ZU BEANTWORTENDE FRAGEN:
**a)** Beantworte kurz diese Fragen zum Text über Debian:
(i) Mit wem arbeitete Bruce Byfield im gleichen Büro?
(ii) Welche Distribution nennt der Text neben Debian bei den ältesten unabhängigen Linux-Distributionen?
(iii) Welchen Namen trägt das Release Debian 8?
**b)** Schreib den Text über Debian nach seinem letzten Satz weiter.

Debian: Eine Distribution vom Rebellen zum Spitzenreiter
Der angesehene kanadische IT-Journalist Bruce Byfield hat ein Essay veröffentlicht, in dem er die wechselnde Rolle von Debian über die Jahrzehnte beleuchtet. Er kennt Debian, seit er mit dessen Gründer Ian Murdock im gleichen Büro arbeitete.
Neben Slackware ist Debian die zweitälteste unabhängige Linux-Distribution. Seit 1993 gibt es regelmäßig Veröffentlichungen, aktuell wird das Release von Debian 8 „Jessie“ vorbereitet und das Projekt macht sich daran, wie jedes Jahr um diese Zeit, einen neuen Projektleiter zu wählen. Also alles wie immer? Byfield verneint dies und geht auf die wechselvolle Geschichte vom Rebellen zur mit großem Abstand meistbenutzten Distribution weltweit ein – inklusive abgeleiteter Projekte.

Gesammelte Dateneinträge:
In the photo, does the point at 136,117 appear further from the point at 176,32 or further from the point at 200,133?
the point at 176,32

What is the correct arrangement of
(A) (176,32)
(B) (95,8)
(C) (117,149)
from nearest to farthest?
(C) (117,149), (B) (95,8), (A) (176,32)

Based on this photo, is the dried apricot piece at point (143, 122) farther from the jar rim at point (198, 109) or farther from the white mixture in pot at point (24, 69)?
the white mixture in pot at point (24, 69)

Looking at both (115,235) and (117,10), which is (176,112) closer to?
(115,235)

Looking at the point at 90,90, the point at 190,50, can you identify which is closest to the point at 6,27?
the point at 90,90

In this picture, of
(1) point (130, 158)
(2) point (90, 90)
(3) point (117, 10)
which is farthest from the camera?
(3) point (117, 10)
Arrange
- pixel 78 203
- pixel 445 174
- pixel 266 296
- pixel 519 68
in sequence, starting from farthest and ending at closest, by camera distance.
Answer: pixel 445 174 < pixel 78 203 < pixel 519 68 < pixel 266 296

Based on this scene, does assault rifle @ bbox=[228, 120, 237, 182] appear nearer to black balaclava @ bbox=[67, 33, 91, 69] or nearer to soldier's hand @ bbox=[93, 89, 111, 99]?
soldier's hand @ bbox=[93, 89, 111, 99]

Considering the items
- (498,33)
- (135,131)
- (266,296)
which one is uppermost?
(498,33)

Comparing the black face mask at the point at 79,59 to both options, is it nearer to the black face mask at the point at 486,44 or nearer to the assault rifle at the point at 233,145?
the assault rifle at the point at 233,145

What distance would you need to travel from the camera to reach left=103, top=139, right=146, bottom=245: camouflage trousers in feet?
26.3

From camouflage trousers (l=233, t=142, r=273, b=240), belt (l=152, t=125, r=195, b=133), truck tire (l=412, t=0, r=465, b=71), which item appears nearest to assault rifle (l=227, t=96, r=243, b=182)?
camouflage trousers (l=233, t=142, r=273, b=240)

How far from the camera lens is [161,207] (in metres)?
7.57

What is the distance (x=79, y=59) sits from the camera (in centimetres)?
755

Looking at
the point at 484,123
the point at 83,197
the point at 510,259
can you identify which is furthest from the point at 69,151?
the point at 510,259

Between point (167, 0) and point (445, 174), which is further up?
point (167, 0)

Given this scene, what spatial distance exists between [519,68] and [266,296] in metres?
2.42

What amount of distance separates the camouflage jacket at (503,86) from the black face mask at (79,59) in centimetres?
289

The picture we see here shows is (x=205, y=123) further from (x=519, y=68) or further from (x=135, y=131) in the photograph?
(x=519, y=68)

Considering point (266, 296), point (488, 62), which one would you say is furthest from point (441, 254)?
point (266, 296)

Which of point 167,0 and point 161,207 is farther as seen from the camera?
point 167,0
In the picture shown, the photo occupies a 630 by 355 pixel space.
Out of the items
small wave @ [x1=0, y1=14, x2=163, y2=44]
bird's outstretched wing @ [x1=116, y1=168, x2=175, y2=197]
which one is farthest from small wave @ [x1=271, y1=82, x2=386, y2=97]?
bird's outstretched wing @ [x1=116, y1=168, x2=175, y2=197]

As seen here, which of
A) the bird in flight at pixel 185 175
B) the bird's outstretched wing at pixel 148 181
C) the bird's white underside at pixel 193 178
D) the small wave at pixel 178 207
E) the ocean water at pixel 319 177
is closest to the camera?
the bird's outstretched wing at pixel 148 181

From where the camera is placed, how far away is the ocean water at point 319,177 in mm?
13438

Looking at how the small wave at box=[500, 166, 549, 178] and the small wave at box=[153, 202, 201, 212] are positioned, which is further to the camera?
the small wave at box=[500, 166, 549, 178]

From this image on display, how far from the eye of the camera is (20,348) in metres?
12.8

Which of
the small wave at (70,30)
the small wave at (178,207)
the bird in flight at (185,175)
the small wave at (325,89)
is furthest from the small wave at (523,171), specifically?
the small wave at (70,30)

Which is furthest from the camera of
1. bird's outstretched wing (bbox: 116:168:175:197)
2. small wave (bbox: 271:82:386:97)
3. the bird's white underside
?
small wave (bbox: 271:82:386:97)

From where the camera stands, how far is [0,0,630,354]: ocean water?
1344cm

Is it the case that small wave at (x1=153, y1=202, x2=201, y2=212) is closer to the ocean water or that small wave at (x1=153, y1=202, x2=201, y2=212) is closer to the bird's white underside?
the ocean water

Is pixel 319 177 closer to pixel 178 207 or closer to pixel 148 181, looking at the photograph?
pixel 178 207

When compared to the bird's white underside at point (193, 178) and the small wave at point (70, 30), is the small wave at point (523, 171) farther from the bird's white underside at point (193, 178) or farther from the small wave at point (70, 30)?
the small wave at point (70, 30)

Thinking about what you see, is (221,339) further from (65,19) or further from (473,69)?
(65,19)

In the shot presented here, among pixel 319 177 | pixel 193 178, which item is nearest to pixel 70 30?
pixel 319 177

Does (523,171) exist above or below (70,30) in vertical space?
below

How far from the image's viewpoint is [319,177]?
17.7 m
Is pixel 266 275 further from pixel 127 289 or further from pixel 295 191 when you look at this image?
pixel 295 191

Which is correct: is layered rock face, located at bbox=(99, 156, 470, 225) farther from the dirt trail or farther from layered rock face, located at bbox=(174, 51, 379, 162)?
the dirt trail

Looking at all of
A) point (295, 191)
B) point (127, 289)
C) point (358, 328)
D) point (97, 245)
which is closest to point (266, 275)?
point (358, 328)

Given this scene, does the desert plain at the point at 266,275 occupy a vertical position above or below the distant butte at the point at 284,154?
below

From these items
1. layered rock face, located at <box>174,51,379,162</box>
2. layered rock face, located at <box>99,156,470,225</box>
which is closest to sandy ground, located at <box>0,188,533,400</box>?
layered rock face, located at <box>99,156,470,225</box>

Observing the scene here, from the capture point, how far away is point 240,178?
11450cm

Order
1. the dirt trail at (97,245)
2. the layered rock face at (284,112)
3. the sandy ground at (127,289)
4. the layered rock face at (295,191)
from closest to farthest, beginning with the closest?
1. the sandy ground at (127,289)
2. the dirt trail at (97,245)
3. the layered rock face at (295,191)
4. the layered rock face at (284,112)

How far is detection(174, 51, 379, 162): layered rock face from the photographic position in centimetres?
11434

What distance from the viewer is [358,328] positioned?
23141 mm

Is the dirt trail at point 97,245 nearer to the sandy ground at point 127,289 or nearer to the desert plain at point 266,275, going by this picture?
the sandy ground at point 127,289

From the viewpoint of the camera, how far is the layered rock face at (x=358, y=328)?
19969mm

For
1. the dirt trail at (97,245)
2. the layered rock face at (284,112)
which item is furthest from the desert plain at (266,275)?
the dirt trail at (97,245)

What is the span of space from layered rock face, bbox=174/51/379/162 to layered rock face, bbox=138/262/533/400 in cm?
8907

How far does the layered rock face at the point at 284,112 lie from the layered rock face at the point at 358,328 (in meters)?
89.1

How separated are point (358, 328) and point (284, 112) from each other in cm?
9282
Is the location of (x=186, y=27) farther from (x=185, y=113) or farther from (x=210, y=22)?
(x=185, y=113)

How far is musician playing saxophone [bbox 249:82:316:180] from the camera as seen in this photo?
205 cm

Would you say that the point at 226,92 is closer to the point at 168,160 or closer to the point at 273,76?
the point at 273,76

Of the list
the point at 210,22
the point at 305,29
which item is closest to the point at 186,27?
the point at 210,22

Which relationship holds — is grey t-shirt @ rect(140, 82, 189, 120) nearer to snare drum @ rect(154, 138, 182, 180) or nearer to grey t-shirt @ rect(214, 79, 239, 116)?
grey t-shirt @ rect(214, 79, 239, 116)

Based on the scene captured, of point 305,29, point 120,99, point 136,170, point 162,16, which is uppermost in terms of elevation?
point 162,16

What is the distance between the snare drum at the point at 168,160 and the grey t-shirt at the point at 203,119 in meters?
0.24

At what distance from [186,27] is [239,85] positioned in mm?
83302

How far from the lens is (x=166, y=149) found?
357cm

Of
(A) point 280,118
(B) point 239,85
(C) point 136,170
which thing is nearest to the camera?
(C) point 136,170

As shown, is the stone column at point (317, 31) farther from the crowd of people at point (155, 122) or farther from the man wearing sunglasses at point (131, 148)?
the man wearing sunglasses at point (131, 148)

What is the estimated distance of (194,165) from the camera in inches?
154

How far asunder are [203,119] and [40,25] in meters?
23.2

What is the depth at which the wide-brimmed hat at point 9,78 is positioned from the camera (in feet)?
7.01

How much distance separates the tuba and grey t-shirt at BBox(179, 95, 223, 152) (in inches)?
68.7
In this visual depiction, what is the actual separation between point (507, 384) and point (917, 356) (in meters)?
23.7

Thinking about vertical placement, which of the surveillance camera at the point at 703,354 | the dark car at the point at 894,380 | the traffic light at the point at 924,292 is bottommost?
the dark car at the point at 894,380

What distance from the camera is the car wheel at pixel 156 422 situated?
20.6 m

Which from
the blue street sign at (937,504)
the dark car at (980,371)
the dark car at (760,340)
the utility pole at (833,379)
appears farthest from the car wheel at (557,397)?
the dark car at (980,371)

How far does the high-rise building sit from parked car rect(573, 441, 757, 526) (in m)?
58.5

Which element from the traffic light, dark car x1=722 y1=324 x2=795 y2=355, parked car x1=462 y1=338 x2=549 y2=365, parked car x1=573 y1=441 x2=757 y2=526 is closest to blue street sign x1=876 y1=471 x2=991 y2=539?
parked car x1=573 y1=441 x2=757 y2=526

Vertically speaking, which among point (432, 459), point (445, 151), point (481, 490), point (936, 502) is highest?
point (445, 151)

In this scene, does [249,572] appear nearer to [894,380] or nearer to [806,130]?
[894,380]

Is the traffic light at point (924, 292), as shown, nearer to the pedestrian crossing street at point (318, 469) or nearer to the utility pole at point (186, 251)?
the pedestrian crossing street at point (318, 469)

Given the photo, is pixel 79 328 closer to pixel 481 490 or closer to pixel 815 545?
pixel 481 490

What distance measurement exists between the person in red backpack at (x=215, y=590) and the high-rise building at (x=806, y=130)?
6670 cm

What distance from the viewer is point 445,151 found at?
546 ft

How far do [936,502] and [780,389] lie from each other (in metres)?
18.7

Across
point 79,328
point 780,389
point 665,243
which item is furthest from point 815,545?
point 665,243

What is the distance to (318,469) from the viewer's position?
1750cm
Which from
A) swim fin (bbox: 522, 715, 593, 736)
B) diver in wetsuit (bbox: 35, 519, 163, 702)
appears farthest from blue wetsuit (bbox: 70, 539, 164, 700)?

ERGEBNISSE DER AUFGABEN:
**a)**
(i) Mit Ian Murdock, dem Gründer von Debian
(ii) Slackware
(iii) „Jessie“

**b)**
Debian hatte nie eine Überfigur, die den Weg des Projekts bestimmte, aber es hatte seine Helden, wie etwa Gründer Ian Murdock oder Entwickler Joey Hess und andere. Entscheidungen im Projekt waren und sind schwierig, jeder Entwickler hat gleiches Stimmrecht. Debian ist bekannt für seinen teils sehr rauhen und ausschweifenden Diskussionsstil, der eine Entscheidungsfindung sehr langwierig gestalten kann. Dies interessiert die Debian-Entwickler aber ebenso wenig, als dass es sie stört, dass ihre Auffassung von Release-Terminen – es ist fertig wenn es fertig ist – nicht den Anforderungen großer Unternehmen genügt. Wichtiger ist dem Projekt seine Basisdemokratie.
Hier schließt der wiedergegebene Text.